IRC: Local Quadratic Approximation (LQA)

Overview

The Local Quadratic Approximation (LQA) method is an IRC integration algorithm that approximates the potential energy surface locally by a second-order expansion in mass-weighted coordinates. the LQA method solves the differential equation of motion analytically on this quadratic surface using the eigenvalues and eigenvectors of the mass-weighted Hessian. This allows the path to "curve" correctly within a single step. On smooth, well-behaved potential energy surfaces, LQA can be more efficient than GS because the local quadratic model often captures the nearby curvature reasonably well.

Algorithm

At each IRC step, the LQA method proceeds as follows:

Construct a local quadratic model of the potential energy surface in mass-weighted coordinates using the current gradient and Hessian.
Integrate the steepest-descent path on this quadratic surface to obtain the next IRC point.
Evaluate the gradient at the new point for the next integration step.
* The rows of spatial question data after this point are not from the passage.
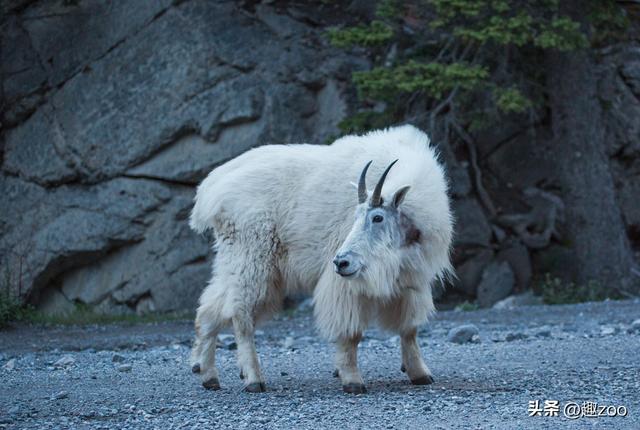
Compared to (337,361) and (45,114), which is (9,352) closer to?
(337,361)

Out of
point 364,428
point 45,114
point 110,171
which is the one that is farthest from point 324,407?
point 45,114

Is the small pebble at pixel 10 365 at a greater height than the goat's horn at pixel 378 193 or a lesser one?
lesser

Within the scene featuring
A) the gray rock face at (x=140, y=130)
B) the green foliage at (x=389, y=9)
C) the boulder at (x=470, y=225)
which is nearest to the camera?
the green foliage at (x=389, y=9)

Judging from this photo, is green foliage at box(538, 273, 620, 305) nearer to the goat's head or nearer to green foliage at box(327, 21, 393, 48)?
green foliage at box(327, 21, 393, 48)

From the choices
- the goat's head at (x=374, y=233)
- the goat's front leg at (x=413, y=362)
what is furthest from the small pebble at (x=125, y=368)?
the goat's head at (x=374, y=233)

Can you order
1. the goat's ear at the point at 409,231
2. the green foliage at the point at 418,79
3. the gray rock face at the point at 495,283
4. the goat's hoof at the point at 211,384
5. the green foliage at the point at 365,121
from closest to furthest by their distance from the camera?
the goat's ear at the point at 409,231 → the goat's hoof at the point at 211,384 → the green foliage at the point at 418,79 → the green foliage at the point at 365,121 → the gray rock face at the point at 495,283

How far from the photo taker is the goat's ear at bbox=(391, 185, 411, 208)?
23.5ft

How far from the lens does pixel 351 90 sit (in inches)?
585

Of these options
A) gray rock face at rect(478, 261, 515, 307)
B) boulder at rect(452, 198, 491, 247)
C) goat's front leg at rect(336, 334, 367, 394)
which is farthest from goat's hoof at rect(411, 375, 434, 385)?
boulder at rect(452, 198, 491, 247)

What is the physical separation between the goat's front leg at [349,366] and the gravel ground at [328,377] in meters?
0.11

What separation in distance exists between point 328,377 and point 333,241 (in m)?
1.28

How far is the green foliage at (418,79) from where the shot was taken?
12852 millimetres

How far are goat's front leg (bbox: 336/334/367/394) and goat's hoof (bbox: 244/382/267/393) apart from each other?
0.58m

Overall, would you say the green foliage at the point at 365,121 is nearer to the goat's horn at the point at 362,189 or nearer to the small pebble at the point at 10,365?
the small pebble at the point at 10,365
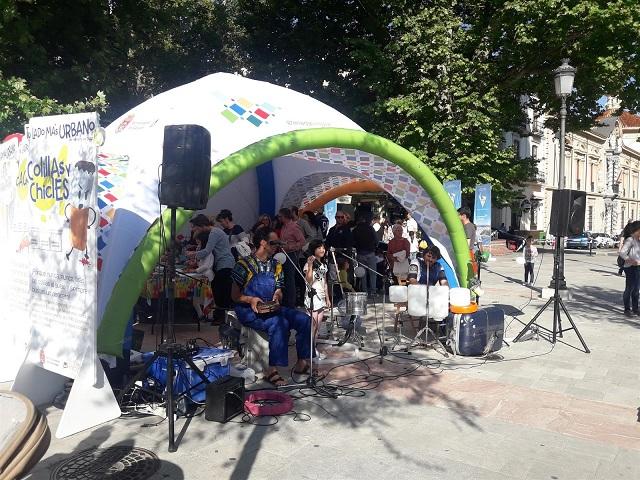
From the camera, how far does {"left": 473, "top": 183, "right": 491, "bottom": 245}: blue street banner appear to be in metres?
13.3

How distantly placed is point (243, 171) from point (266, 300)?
4.87ft

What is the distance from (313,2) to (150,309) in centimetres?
1472

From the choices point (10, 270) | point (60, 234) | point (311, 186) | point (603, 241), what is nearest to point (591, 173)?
point (603, 241)

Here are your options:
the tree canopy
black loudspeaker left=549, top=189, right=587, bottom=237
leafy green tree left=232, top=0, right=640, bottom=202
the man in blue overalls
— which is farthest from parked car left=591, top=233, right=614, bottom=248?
the man in blue overalls

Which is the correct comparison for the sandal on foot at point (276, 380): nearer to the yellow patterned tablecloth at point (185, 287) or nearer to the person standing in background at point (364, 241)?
the yellow patterned tablecloth at point (185, 287)

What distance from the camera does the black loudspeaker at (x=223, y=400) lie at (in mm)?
4993

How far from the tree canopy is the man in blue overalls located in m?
8.63

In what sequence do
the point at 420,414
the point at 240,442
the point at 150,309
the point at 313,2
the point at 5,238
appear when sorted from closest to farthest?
the point at 240,442 < the point at 420,414 < the point at 5,238 < the point at 150,309 < the point at 313,2

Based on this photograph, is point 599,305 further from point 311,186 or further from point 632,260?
point 311,186

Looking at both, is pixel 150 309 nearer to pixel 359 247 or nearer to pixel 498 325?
pixel 359 247

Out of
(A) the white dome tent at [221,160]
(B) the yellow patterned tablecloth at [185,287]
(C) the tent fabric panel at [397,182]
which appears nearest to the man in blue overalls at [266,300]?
(A) the white dome tent at [221,160]

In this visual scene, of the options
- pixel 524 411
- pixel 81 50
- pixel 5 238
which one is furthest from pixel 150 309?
pixel 81 50

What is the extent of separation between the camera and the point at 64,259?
188 inches

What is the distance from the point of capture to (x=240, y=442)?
15.0 feet
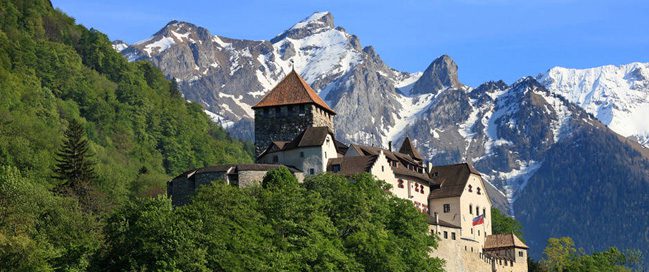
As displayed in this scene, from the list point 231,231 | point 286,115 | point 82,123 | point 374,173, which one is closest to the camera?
point 231,231

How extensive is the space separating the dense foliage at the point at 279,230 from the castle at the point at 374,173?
4.02 m

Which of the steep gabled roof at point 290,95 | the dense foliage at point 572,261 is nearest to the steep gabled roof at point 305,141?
the steep gabled roof at point 290,95

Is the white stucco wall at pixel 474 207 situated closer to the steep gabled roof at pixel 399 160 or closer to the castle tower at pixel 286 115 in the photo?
the steep gabled roof at pixel 399 160

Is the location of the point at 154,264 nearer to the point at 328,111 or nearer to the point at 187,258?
the point at 187,258

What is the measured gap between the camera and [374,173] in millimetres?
98500

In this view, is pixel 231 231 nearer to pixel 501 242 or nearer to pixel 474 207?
pixel 474 207

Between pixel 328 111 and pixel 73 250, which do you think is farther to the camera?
pixel 328 111

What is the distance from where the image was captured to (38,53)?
544 ft

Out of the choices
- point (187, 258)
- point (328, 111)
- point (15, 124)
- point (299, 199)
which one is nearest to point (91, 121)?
point (15, 124)

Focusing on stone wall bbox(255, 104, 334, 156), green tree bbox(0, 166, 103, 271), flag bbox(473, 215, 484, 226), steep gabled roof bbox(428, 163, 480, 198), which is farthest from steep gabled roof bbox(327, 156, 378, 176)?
green tree bbox(0, 166, 103, 271)

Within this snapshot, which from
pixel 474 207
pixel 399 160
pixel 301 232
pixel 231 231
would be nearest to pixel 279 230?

The Hessian is updated between steps using BFGS/Bofill update formulas to avoid expensive full Hessian recomputations at every IRC point.

Parameters

The complete LQAParams dataclass:

Parameter	Type	Default	Description
`target_mode`	int	1	Index of the imaginary mode to follow.
`step_length_bohr`	float	0.10	Step length along the IRC path in Bohr.
`max_steps`	int	50	Maximum IRC steps per direction.
`euler_n`	int	5000	Number of Euler integration sub-steps per IRC step.
`hessian_recalc`	int	None	Recalculate Hessian every N steps.
`hessian_update`	str	`bofill`	Hessian update: `"bfgs"` or `"bofill"`.
`f_max_th`	float	2e-3	Max force convergence threshold.
`f_rms_th`	float	5e-4	RMS force convergence threshold.
`print_each`	bool	True	Print details at each IRC point.
`write_traj`	bool	True	Write trajectory XYZ files.

Example: Isomerization reaction

In this example, we will perform the classic isomerization calculation case of the HCN -> HNC. The TS structure is derived via the PRFO method. To speed up the calculation, a larger step size of 0.15 was used.

Input Example

#model=aimnet2nse
#irc(method=lqa,step_length_bohr=0.15)
#device=gpu0

XYZ  0  1  /path/to/transition_state.xyz

Output Visualization

After a brief wait for the calculation to complete, we can visualize the reaction path and the energy profile along the reaction coordinate.

LQA IRC animation — **Trajectory:** Simplified view of the reaction path

LQA IRC graph — **Graph:** Energy trend along the IRC path

Ref Structure

Transition State

3
Iteration 6  Energy = -93.3911999898
C   0.4147189982  0.0090611094 -0.5547979606
N   0.0319422836 -0.0048546467  0.5850722629
H   1.3836904902 -0.1619564366  0.2436923366

Comparison with GS

The LQA and GS methods differ primarily in how they determine each IRC step:

GS uses a pivot-step followed by constrained optimization on a hypersphere. It does not rely on the quadratic approximation for the step direction, making it more robust on surfaces where the quadratic model breaks down.
LQA uses the full quadratic model (gradient + Hessian) to analytically predict the next point, which can be faster when the quadratic approximation is accurate.

In practice, LQA tends to be faster on smooth, harmonic-like surfaces, while GS is more robust for highly anharmonic or strongly curved reaction paths. If LQA has convergence difficulties, switching to GS or HPC is recommended.